[REQUIREMENTS] Please count how many lines in the items below contain the string "nearer", treating uppercase and lowercase as different, and give only that number.

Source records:

::::::

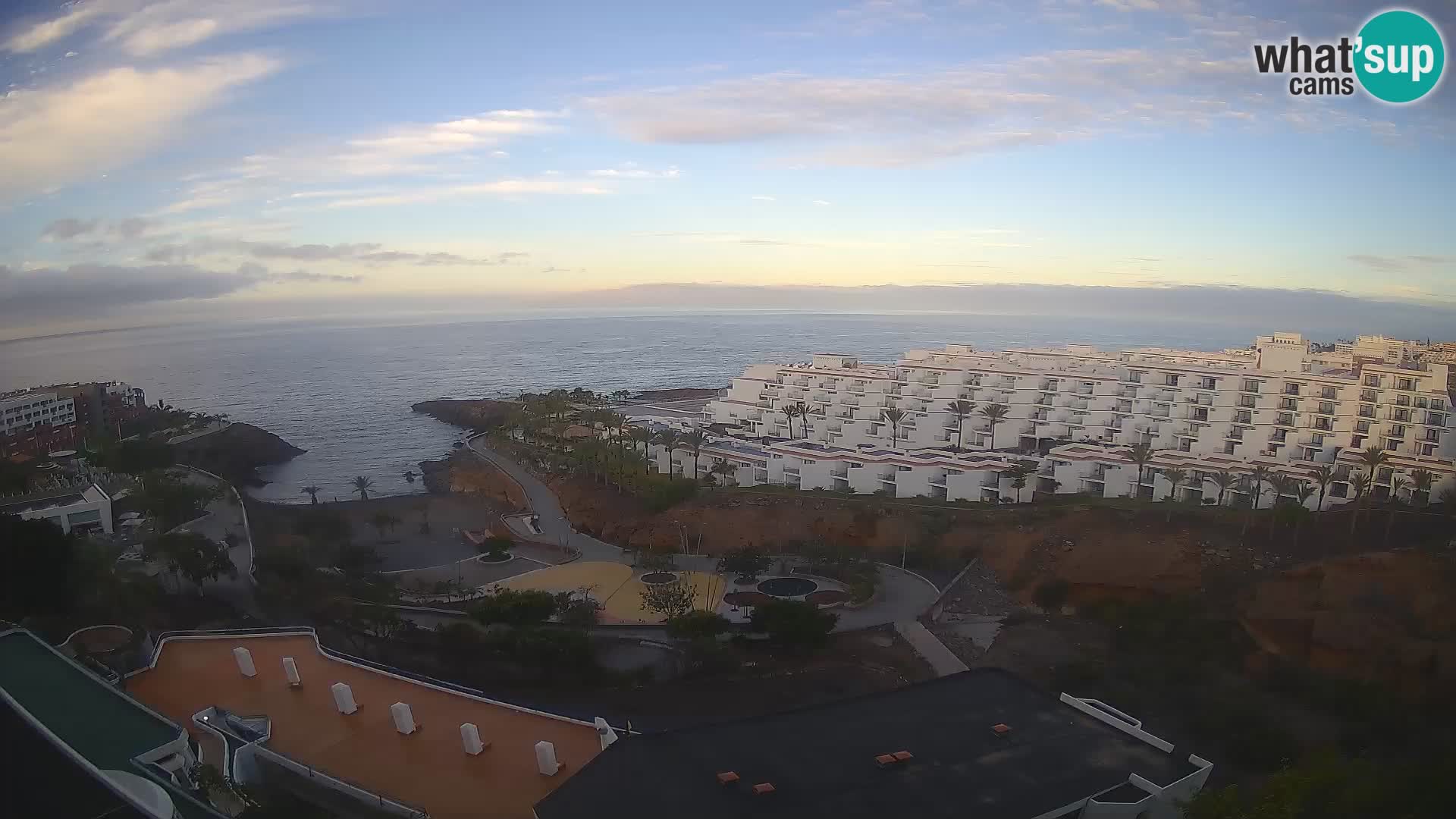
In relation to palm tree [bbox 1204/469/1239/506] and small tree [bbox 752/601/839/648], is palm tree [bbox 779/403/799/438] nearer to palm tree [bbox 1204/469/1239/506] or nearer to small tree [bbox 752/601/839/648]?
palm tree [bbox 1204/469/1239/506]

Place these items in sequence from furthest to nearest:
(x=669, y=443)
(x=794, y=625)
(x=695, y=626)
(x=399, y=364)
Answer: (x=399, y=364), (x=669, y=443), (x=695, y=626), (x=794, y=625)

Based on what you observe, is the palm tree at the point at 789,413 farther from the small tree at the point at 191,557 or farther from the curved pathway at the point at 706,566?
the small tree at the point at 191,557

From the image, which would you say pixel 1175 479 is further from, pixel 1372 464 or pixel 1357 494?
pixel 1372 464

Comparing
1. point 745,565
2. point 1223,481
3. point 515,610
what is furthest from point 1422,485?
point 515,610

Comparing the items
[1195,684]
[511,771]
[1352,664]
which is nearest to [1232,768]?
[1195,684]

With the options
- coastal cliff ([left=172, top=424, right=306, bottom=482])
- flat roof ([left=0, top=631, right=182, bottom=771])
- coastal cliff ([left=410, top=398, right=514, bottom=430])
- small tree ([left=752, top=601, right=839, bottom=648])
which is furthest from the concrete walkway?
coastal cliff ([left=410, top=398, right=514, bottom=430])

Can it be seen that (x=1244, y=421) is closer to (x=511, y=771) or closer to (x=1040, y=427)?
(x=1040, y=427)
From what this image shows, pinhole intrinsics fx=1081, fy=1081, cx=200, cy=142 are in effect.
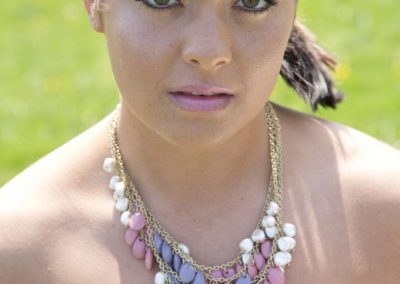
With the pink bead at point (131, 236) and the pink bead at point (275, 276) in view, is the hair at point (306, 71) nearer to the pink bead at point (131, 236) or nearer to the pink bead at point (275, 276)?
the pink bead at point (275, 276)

::::::

[EXPECTED OUTPUT] 2